Source data

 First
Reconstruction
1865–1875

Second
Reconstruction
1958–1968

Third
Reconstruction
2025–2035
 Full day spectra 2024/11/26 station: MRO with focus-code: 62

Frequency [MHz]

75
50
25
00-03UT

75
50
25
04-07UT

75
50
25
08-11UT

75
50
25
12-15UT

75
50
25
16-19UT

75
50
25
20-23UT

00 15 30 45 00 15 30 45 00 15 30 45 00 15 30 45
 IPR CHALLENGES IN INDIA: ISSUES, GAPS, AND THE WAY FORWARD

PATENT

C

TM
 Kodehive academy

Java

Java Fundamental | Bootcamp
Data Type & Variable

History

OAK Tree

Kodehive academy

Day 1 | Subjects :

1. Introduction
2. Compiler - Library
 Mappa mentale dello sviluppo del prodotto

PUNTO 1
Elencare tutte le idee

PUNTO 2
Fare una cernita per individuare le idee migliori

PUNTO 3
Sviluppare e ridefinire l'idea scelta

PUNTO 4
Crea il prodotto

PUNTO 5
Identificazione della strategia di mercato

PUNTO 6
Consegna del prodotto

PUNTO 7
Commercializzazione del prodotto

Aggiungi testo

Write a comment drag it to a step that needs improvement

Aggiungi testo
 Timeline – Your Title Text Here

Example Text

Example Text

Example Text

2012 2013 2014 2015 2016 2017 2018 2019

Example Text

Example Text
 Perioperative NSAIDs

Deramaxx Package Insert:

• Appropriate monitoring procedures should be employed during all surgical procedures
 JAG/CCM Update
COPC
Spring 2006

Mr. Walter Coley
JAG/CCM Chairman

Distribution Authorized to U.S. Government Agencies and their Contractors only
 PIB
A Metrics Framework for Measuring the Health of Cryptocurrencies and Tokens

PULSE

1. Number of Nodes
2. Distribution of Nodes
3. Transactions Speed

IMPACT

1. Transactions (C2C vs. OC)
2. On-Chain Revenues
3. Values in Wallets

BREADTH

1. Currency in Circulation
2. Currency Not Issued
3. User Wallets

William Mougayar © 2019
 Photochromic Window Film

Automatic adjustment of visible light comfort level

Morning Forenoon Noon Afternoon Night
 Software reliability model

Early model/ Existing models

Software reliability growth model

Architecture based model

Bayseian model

- [To do] Repeat the data in full. Alter nothing.

- [Answer below]
 First
Reconstruction
1865–1875

Second
Reconstruction
1958–1968

Third
Reconstruction
2025–2035
 Full day spectra 2024/11/26 station: MRO with focus-code: 62

Frequency [MHz]

75
50
25
00-03UT

75
50
25
04-07UT

75
50
25
08-11UT

75
50
25
12-15UT

75
50
25
16-19UT

75
50
25
20-23UT

00 15 30 45 00 15 30 45 00 15 30 45 00 15 30 45
 IPR CHALLENGES IN INDIA: ISSUES, GAPS, AND THE WAY FORWARD

PATENT

C

TM
 Kodehive academy

Java

Java Fundamental | Bootcamp
Data Type & Variable

History

OAK Tree

Kodehive academy

Day 1 | Subjects :

1. Introduction
2. Compiler - Library
 Mappa mentale dello sviluppo del prodotto

PUNTO 1
Elencare tutte le idee

PUNTO 2
Fare una cernita per individuare le idee migliori

PUNTO 3
Sviluppare e ridefinire l'idea scelta

PUNTO 4
Crea il prodotto

PUNTO 5
Identificazione della strategia di mercato

PUNTO 6
Consegna del prodotto

PUNTO 7
Commercializzazione del prodotto

Aggiungi testo

Write a comment drag it to a step that needs improvement

Aggiungi testo
 Timeline – Your Title Text Here

Example Text

Example Text

Example Text

2012 2013 2014 2015 2016 2017 2018 2019

Example Text

Example Text
 Perioperative NSAIDs

Deramaxx Package Insert:

• Appropriate monitoring procedures should be employed during all surgical procedures
 JAG/CCM Update
COPC
Spring 2006

Mr. Walter Coley
JAG/CCM Chairman

Distribution Authorized to U.S. Government Agencies and their Contractors only
 PIB
A Metrics Framework for Measuring the Health of Cryptocurrencies and Tokens

PULSE

1. Number of Nodes
2. Distribution of Nodes
3. Transactions Speed

IMPACT

1. Transactions (C2C vs. OC)
2. On-Chain Revenues
3. Values in Wallets

BREADTH

1. Currency in Circulation
2. Currency Not Issued
3. User Wallets

William Mougayar © 2019
 Photochromic Window Film

Automatic adjustment of visible light comfort level

Morning Forenoon Noon Afternoon Night
 Software reliability model

Early model/ Existing models

Software reliability growth model

Architecture based model

Bayseian model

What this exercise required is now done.